Weiterhin in absolut mustergültiger Form agiert der Erlenhofer Märchenprinz (103:10, D. Porcu), der im Ausgleich III über 2.200 Meter aus dem Vordertreffen noch mehr als sicher gegen den lange führenden Dao Vasco und Allianz hinkam. Trainer Karl Demme: „Er kann eine Menge laufen, ist aber ein spätes Pferd und brauchte Zeit. Ich denke, dass er noch zu mehr fähig ist- Wahrscheinlich versuchen wir es nun in Hamburg.“

Nach guten Platzierungen in Auktionsrennen kam der Erfolg von Pearl Diamond (43:10, A. Pietsch) in einem Meilenrennen für dreijährige Stuten keineswegs unerwartet. Von ganz weit hinten überspurtete die Areion-Tochter des Stall Swiss Connection die vorne bestens standhaltende Icing is her name und die Favoritin Dynastie, die innen aus bester Lage die alles entscheidenden Reserven vermissen ließ. „Pearl Diamond ist auch in Hoppegarten nicht schlecht gelaufen. Da sie etwas unkonzentriert war, haben wir ihr Scheuklappen verordnet. Das war der Schlüssel zum Erfolg. Ein Auktionsrennen in Hamburg könnte nun auf ihrem Plan stehen“, meinte Trainer Waldemar Hickst.
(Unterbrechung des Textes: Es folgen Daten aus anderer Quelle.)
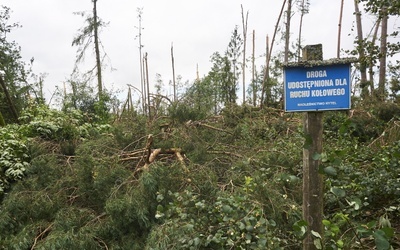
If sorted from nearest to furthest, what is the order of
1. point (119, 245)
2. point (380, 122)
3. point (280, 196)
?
point (280, 196), point (119, 245), point (380, 122)

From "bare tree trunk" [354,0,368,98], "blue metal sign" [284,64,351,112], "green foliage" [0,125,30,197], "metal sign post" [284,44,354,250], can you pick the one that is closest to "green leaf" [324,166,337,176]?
"metal sign post" [284,44,354,250]

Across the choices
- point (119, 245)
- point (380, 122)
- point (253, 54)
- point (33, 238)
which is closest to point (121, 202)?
point (119, 245)

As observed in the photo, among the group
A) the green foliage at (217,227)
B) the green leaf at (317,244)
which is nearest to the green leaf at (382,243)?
the green leaf at (317,244)

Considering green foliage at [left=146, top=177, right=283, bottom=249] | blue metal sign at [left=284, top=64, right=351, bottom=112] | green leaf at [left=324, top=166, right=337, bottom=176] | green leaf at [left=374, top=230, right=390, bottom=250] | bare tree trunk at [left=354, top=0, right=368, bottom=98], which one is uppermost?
bare tree trunk at [left=354, top=0, right=368, bottom=98]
Das Wettrennen des Meetings mit einer Garantie-Auszahlung von 55.000 Euro in der Viererwette war der 1.800 Meter-Ausgleich IV. Hier hatte man den immerhin schon siebenjährigen Wallach Nightdance Prince (T. Scardino, 139:10) extrem unterschätzt. Hinter dem mit Längen führenden Caesarion, der aber bald geschlagen war, hatte der Außenseiter immer eine vordere Position und schüttelte mit Shilaya, Hoseo und dem „Schecken“ Silvery Moon, der außen sehr starke Szenen hatte, alle Konkurrenten nach Kampf ab. Die Viererwette bezahlte 24.778:10 Euro. „Nightdance Prince hatte in Hoppegarten eine sehr gute Form gezeigt, mit der Erlaubnis stand er günstig im Rennen. Aber wenn die Stallform nicht so da ist, bist du eben Außenseiter“, kommentierte Besitzer und Trainer Rudi Storp.
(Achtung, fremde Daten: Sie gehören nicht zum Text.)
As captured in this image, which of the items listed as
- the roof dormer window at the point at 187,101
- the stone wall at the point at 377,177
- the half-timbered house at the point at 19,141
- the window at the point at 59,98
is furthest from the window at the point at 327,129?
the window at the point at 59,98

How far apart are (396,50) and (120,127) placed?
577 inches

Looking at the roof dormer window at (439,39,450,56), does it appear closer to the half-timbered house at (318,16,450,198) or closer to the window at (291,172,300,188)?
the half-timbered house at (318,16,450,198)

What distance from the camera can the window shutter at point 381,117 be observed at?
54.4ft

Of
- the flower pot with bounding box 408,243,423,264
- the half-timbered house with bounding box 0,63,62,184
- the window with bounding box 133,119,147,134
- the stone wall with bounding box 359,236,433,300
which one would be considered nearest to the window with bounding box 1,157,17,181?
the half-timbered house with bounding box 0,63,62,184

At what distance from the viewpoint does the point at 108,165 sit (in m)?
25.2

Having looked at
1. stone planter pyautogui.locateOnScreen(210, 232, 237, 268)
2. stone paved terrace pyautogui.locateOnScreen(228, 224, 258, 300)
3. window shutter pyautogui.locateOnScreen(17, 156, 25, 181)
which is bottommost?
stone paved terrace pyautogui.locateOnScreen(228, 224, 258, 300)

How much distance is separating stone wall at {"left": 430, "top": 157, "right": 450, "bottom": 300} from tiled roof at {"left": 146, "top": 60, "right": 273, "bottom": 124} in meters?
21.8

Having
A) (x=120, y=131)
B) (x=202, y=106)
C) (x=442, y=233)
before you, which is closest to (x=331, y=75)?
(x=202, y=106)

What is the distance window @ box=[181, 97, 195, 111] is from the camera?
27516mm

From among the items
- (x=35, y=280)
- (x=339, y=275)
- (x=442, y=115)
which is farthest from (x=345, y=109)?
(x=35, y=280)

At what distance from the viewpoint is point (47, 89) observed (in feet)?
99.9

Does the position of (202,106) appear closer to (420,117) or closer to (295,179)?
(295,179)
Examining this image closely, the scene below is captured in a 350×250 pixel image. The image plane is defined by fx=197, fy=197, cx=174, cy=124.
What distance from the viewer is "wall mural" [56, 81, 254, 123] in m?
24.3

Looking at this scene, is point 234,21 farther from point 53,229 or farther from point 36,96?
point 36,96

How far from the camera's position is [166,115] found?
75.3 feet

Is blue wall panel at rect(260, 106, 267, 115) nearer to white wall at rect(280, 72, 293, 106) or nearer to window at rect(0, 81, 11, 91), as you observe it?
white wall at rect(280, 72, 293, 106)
Ein sehr erfolgreiches Meeting als Besitzer erlebt der Kölner Renn-Vereins-Präsident Eckhard Sauren. Im Ausgleich I über 2.000 Meter schaffte er mit dem 27:10-Favoriten Marunas einen weiteren Treffer. Auch Peter Schiergen und Seriensieger Andrasch Starke trugen sich erneut in die Siegerliste ein. Im Einlauf ging Marunas bald an dem Piloten Empire Hurricane vorbei und wehrte die sehr gefährlich aussehenden Attacken von Dorado sicher ab. King Rubi hielt Rang drei knapp vor Lingolana.
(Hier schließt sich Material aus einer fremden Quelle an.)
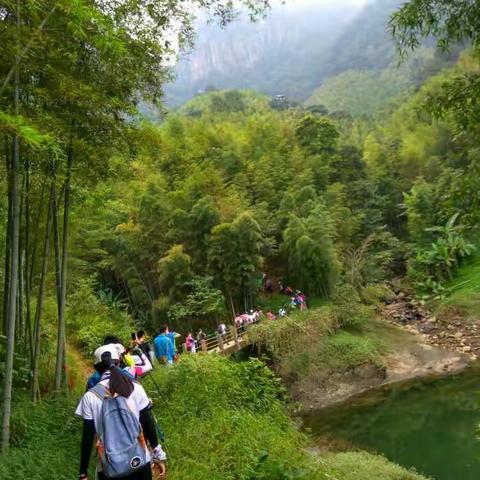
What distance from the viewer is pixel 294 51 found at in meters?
132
Allofs hat einen Seriensieger

Klaus Allofs, Manager des DFB-Pokal-Siegers VFL Wolfsburg, hat einen Seriensieger: Der ihm gemeinsam mit der Stiftung Gestüt Fährhof gehörende vierjährige Wallach Potemkin gewann mit dem 1.800 Meter-Ausgleich II sein drittes Rennen hintereinander und dürfte zu Höherem berufen sein. Aus idealer Lage stürmte der 22:10-Favorit unter Eduardo Pedroza an der Innenseite souverän durch und schnappte den lange führenden Seewolf leicht. Beagle Boy verbesserte sich noch auf den dritten Platz.

Bestens vorbereitet war die von Werner Glanz trainierte Nasijah (51:10, D. Porcu), die im abschließenden 1.400 Meter-Ausgleich III den ersten Sieg ihrer Laufbahn erzielte. Überzeugend und mit viel Speed machte sich die Stute von der Favoritin Fiorella frei, hinter der Adira und Miss Amber die Viererwette komplettierten, die 1.852:10 Euro bezahlte. Leider gab es sechs Nichtstarter, darunter auch Pretty Highness, die nicht rechtzeitig auf der Bahn war.